SWITCH: 'SWEET AS' TRAILER

This is Jub Clerc's debut as a feature film director and co-writer. To sum up the movie in one word, it's refreshing. This movie is written with authenticity and purpose. Its appeal is universal - all Australians can watch it - but it doesn't gloss over the Blak experience or condense topics so white people might better understand various scenarios; no over-explanations of cultural practice, no hyped-up Blak dialogue and a beautiful positive and relatable character arc for Murra.

Katie Milwright blows it out of the park with outstandingly beautiful shots of Country. Emoting the landscape alongside Murra's journey and emphasising the emotions and spirit of the Pilbara.

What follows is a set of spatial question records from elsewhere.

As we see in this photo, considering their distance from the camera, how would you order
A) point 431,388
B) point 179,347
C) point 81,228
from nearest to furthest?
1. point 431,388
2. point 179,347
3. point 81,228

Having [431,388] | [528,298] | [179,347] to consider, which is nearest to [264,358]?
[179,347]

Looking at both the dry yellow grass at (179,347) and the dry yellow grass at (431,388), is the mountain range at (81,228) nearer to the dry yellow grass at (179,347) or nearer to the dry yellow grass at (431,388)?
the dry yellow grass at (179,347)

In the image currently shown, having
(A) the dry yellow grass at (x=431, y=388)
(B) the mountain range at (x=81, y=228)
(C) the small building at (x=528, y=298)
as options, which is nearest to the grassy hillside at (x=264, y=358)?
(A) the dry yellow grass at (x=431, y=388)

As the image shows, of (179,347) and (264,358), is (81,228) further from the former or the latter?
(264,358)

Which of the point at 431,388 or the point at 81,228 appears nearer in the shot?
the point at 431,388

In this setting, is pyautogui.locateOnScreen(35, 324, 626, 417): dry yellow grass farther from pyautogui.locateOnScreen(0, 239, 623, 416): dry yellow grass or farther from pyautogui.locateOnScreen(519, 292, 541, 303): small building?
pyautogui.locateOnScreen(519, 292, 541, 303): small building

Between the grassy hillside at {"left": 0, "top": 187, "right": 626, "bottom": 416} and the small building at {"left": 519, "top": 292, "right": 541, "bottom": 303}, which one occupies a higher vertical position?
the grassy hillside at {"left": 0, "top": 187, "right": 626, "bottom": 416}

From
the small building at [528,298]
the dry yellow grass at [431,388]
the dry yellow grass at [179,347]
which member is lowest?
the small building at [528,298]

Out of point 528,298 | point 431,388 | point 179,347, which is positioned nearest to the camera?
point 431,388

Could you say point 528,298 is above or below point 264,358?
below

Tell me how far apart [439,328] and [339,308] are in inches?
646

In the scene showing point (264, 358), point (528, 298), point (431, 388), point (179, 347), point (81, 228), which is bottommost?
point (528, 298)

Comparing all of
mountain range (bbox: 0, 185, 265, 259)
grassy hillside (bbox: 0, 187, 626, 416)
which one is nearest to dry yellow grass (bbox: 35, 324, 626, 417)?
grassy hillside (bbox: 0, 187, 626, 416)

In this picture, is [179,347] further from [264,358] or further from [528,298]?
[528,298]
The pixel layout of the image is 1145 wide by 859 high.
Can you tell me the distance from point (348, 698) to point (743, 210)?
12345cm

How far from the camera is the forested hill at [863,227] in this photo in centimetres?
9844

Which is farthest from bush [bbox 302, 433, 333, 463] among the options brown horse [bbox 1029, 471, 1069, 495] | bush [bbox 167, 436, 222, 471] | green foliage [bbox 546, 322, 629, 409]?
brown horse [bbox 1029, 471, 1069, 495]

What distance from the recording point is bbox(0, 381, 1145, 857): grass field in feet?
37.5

We need these films circulating in this country - stand out, relatable yarns for teenagers that also outline the differences of Aboriginal youth experiences. That's the beauty of this movie, its effortless exploration of the teenage experience through different lenses. Jub Clerc proves to Australian creatives everywhere that mainstream cinema can deliver classics with universal appeal and First Nation storytelling... and well, I think that's pretty killer.